Case ID: cal-app_56/html/0005-01.html
Source: Caselaw Access Project
Author: {"author": "WORKS, J.", "license": "Public Domain", "url": "https://static.case.law/"}
Date Created: 2024-08-24T03:29:51.129683

[Civ. No. 3578.
    Second Appellate District, Division Two.
    December 29, 1921.]
    FREDERICK J. RAMSAY et al., Respondents, v. J. FRANK CULLEN et al., as Directors, etc., Appellants.
    
       Mandamus—Kefeal op Ordinance—Fraud.—A writ of mandate will not issue to compel the directors of an irrigation district to pass an ordinance repealing an ordinance passed with a fraudulent intent to accomplish an unlawful object.
    APPEAL from a judgment of the Superior Court of San Diego County. E. A. Luce, Judge.
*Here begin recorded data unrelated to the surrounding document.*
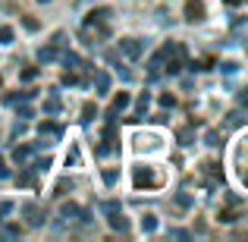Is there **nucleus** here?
Masks as SVG:
<instances>
[{
    "instance_id": "nucleus-1",
    "label": "nucleus",
    "mask_w": 248,
    "mask_h": 242,
    "mask_svg": "<svg viewBox=\"0 0 248 242\" xmlns=\"http://www.w3.org/2000/svg\"><path fill=\"white\" fill-rule=\"evenodd\" d=\"M186 16L192 19V22L204 16V6H201V0H188V3H186Z\"/></svg>"
}]
</instances>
Reversed.
    The facts are stated in the opinion of the court.
    
      Claude L. Chambers for Appellants.
    George H. Stone for Respondents.
   WORKS, J.

Judgment went for petitioners on an application for the issuance of a writ of mandate and defendants appeal.

Appellants, directors of the Cardiff Irrigation District, adopted a certain ordinance. Respondents by this proceeding sought to compel them to pass a second ordinance repealing the first, alleging in the petition that the first was passed with a fraudulent intent to accomplish an unlawful object. If we grant the- existence of the fraud for the purpose only of laying a foundation for a disposition of the appeal, we can see no ground upon which respondents were entitled to judgment. It is provided, looking to so much of the statute as by any possibility could be imagined to apply to the present controversy, that the writ of mandate will issue “to compel the performance of an act which the law specially enjoins” (Code Civ. Proc., sec. 1085). -The law does not specially enjoin legislative bodies to repeal ordinances which' have sprung from their counsels as the result of frauds, no matter how strongly it may be asserted that it is as much their moral duty to repeal them, once passed, as it was their moral duty not to have enacted them originally. It is trite to assert that the performance of a moral duty may not be compelled by mandate.

Judgment reversed.

Finlayson, P. J., and Craig, J., concurred.